Cyberattack targeting package delivering company compromised thousands of users

Recently an unidentified hacker deployed a cyberattack to force the opening of doors of more than 2 thousand 700 package delivery lockers in Russia. The attack, which occurred on December 4 in the afternoon, was launched against PickPoint, a local delivery service that maintains a network of more than 8,000 package lockers in Moscow and St. Petersburg.

Thanks to this service, Russian citizens can order all kinds of products online and choose to be delivered in a PickPoint locker without using their real address. When the package is delivered, users receive an email or SMS message, and can submit and pick up their orders using the PickPoint app.

During this attack, the hacker compromised the system that allows users to open the locker, forging the doors to open without the authorization of legitimate clients. Using an exploit that has not been identified by the cybersecurity community, the attacker managed to open the doors of more than a third of the company’s lockers, leaving thousands of packages exposed to theft or loss.

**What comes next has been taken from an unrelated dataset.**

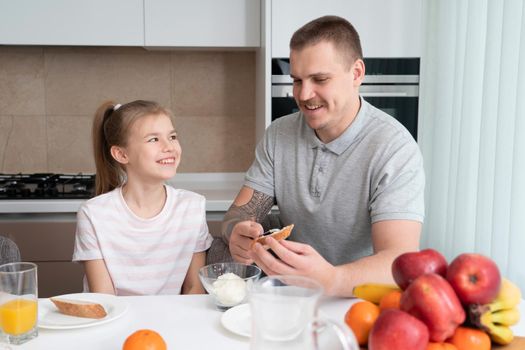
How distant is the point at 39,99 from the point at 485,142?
2.30m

The agents in charge of the investigation are unaware of the threat actor’s motives, although they are already working together with the company to reach these conclusions as soon as possible. For now, PickPoint continues to work to restore your networks with the necessary measures to prevent this from happening again. The company added that it is not aware of the theft of any package as a result of this incident, although they report that access was immediately restricted to prevent a disastrous scenario.

The company called a press conference Saturday afternoon to publicly acknowledge the incident, which appears to be the first attack on a company of its kind. Additional updates are expected in the coming days.